• **INSTRUCTIONS FOR THE TASK**: Every entry that follows needs to be repeated exactly.

### RECORDS PROVIDED ###

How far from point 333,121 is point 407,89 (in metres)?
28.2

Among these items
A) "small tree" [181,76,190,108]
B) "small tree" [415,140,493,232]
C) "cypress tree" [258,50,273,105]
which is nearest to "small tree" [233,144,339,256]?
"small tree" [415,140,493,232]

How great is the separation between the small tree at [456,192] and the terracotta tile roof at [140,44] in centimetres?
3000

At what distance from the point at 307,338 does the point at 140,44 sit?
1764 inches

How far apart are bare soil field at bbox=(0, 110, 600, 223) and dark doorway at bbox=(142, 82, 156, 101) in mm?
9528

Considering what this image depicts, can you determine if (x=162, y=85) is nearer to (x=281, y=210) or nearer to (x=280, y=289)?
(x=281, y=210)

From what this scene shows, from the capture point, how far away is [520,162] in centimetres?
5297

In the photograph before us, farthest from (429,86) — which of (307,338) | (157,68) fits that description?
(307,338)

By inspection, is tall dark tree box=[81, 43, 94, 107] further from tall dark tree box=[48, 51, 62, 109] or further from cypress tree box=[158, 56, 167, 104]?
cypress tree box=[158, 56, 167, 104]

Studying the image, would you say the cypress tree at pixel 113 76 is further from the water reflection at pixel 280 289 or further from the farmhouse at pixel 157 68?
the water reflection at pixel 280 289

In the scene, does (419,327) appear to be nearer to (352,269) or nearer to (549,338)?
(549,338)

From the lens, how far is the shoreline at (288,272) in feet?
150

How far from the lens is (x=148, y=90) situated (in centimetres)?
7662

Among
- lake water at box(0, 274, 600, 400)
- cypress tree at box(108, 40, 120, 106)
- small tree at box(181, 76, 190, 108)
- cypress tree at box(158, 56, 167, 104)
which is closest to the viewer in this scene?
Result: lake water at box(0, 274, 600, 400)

###

• **SOLUTION TO THE PROBLEM**:
How far from point 333,121 is point 407,89 (in metres)?
28.2

Among these items
A) "small tree" [181,76,190,108]
B) "small tree" [415,140,493,232]
C) "cypress tree" [258,50,273,105]
which is nearest to "small tree" [233,144,339,256]?
"small tree" [415,140,493,232]

How great is the separation between the small tree at [456,192] and the terracotta tile roof at [140,44] in centimetres?
3000

At what distance from the point at 307,338 does the point at 140,44 sit?
1764 inches

How far apart are bare soil field at bbox=(0, 110, 600, 223) and dark doorway at bbox=(142, 82, 156, 101) in mm?
9528

Considering what this image depicts, can you determine if (x=162, y=85) is nearer to (x=281, y=210) or nearer to (x=280, y=289)?
(x=281, y=210)

From what this scene shows, from the capture point, how far away is [520,162] in centimetres?
5297

In the photograph before us, farthest from (429,86) — which of (307,338) | (157,68) fits that description?
(307,338)

By inspection, is tall dark tree box=[81, 43, 94, 107] further from tall dark tree box=[48, 51, 62, 109] or further from cypress tree box=[158, 56, 167, 104]?
cypress tree box=[158, 56, 167, 104]

Studying the image, would you say the cypress tree at pixel 113 76 is further from the water reflection at pixel 280 289 or further from the farmhouse at pixel 157 68?
the water reflection at pixel 280 289

In the scene, does (419,327) appear to be nearer to (352,269) or nearer to (549,338)?
(549,338)

From the lens, how far is the shoreline at (288,272) in feet?
150

How far from the lens is (x=148, y=90) situated (in centimetres)?
7662

Among
- lake water at box(0, 274, 600, 400)
- cypress tree at box(108, 40, 120, 106)
- small tree at box(181, 76, 190, 108)
- cypress tree at box(158, 56, 167, 104)
which is closest to the viewer in this scene?
Result: lake water at box(0, 274, 600, 400)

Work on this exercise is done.